The coronavirus: international health policy

The Chinese city of Wuhan where the virus first came to light

The Chinese city of Wuhan where the virus first came to light, © dpa/picture-alliance

11.02.2020 - Article

How does the international community respond when novel pathogens emerge? The outbreak of the coronavirus is also a matter for international health policy. A WHO expert forum aims to shed light on the source of the pathogen and ways to treat it.

What is the current situation?

According to the World Health Organization, the outbreak is being caused by the novel coronavirus 2019-nCoV, which is genetically related to the SARS coronavirus. Data on the new virus is currently still limited, which is making risk assessments more difficult. The metropolis of Wuhan in China is particularly affected in the region; other countries have also reported cases. Over 41,000 cases of infections have now been recorded worldwide, over 99% of them in China.

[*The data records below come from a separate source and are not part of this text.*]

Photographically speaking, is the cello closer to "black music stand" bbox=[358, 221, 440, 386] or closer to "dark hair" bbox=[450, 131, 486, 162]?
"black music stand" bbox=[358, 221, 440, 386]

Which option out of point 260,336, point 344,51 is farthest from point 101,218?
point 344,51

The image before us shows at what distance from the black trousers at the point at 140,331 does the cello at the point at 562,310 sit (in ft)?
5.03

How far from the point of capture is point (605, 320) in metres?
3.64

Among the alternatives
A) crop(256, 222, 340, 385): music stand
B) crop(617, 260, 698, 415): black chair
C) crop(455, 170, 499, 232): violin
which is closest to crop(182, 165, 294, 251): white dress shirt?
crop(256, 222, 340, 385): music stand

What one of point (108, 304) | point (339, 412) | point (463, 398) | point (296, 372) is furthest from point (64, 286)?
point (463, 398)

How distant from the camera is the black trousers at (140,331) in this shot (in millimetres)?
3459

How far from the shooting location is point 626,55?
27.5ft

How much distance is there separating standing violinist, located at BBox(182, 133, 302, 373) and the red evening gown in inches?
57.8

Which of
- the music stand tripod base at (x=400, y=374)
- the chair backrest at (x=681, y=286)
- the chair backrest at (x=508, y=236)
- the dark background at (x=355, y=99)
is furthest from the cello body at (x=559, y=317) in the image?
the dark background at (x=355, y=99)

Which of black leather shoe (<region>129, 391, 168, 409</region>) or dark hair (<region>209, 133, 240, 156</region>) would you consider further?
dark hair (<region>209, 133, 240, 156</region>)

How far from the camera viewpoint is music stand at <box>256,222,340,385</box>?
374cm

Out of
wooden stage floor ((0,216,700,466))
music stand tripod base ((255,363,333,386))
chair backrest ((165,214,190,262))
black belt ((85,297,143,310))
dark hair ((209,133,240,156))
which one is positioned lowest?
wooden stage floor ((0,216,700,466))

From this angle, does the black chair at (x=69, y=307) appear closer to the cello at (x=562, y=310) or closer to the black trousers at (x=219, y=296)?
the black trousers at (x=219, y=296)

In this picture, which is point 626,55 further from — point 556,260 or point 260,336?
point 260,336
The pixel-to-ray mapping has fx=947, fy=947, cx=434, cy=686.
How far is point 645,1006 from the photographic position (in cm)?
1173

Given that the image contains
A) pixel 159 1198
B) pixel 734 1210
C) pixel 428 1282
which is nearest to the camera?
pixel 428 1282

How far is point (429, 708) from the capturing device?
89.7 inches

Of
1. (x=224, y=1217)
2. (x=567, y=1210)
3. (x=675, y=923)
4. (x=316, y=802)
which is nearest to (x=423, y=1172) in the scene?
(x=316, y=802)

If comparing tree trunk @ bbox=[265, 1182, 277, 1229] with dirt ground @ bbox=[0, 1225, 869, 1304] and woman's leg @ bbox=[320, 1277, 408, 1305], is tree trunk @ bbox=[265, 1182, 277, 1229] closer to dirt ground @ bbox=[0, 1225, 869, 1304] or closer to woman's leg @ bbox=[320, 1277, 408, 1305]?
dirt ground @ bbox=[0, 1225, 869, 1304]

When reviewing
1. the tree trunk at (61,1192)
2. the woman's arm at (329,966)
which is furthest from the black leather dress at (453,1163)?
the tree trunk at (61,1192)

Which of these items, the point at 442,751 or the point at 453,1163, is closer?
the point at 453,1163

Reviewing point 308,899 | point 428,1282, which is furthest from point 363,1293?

On 30 January, WHO declared a public health emergency of international concern in order to enable countries to respond better to the pathogen and to curb the spread of the disease. At the end of last week, WHO presented a catalogue of measures aimed in particular at giving countries with less developed healthcare systems guidance on how they can protect their healthcare systems against a possible spread of the coronavirus by taking preventive action. WHO estimates that these global measures could cost around 675 million dollars. It is holding a global research and innovation forum today and tomorrow at which experts will discuss treatments, the possible source of the virus, and how it is transmitted. Possible vaccines will also be discussed at the summit.

Which body is in charge of health policy at the international level?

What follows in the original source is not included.